Je lis dans le roman de Witzel, page 442 : "Ce qui est sans visage éveille toutefois en nous un sentiment de pitié encore plus profond, qui pénètre presque dans le domaine indifférencié de l'âme. Quand, par exemple, j'observe dans mon cendrier les mégots de cigarette qui, petits êtres sans visage dans leur petite peau blanche, finement rayée etpresque invisible, se recourbent dans la flaque de cendres de ce vieux dessous-de-plat, je ressens plus de sympathie que je ne pourrais jamais en éprouver pour un homme qui me regarderait fixement et d'un aire désemparé.
Et c'est précisément parce que nous ne supportons pas ce sentiments de pitié que nous devons tout de suite et partout reconnaître des visages : les deux mégots de cigarettes se courbent dans l'arrondi du cendrier pour devenir des sourcils, l'encorbellement se transforme en nez de la maison, son toit en un chapeau au dessus duquel rit une large lune.
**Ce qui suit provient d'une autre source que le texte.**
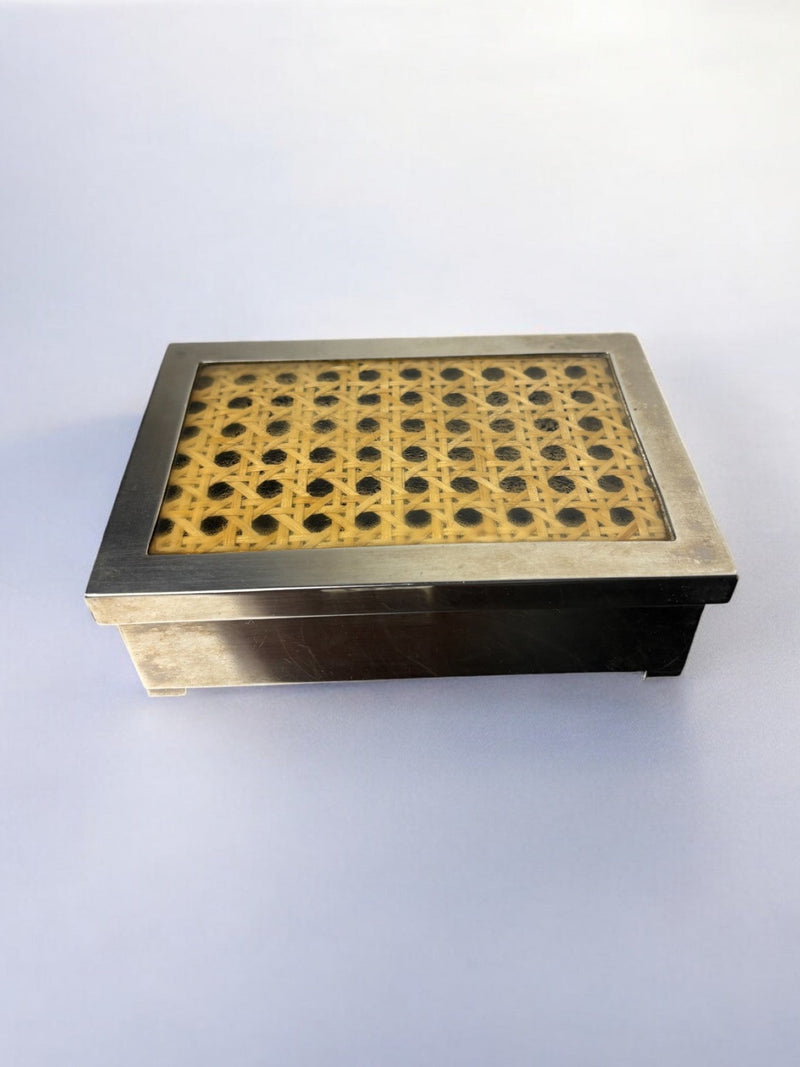 Lucite & Rattan Chromed Box, 1970s — angled view showing yellow rattan top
Tout est tellement visage à nos yeux que nous pourrions à tout moment prêter des yeux, un nez, une bouche et des oreilles à n'importe quelle entité, si amorphe fût-elle, et à la place précise où il font défaut."
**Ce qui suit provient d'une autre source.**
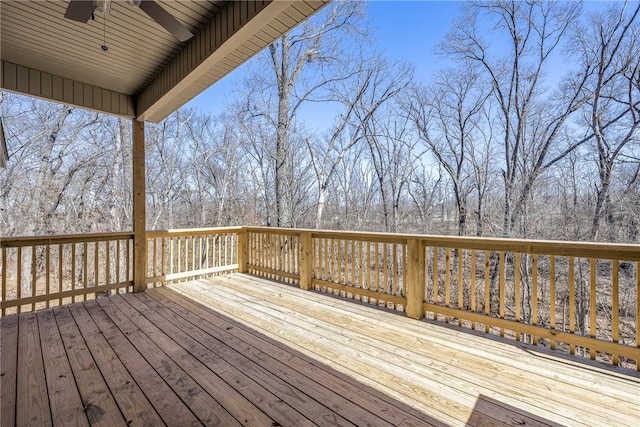 wooden deck with ceiling fan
Il y aurait beaucoup à dire autour de ce passage et de cette capacité que nous avons de voir (reconnaître) des visages humains dans des nuages, dans de vieux sacs jetés dans un coin, dans le fond d'une poubelle, un jeu de broussailles ou un pan de montagne enneigée. Il s'agit de paréidolie. Nous activons à ce moment-là une aire particulière de notre cerveau dans la région occipitale, l'aire 17 de Broadman, si je me souviens bien, dans notre hémisphère droit, symétrique de l'aire qui, à gauche, est spécialisée dans la lecture.
Hier nous sommes allés manger avec Richard, Lucia et Pedro dans un restaurant végétarien bon marché et excellent, recommandé par Richard. Après quoi, nous sommes allés prendre une tisane dans le petit jardin très fleuri et odorant de Lucia et Pedro.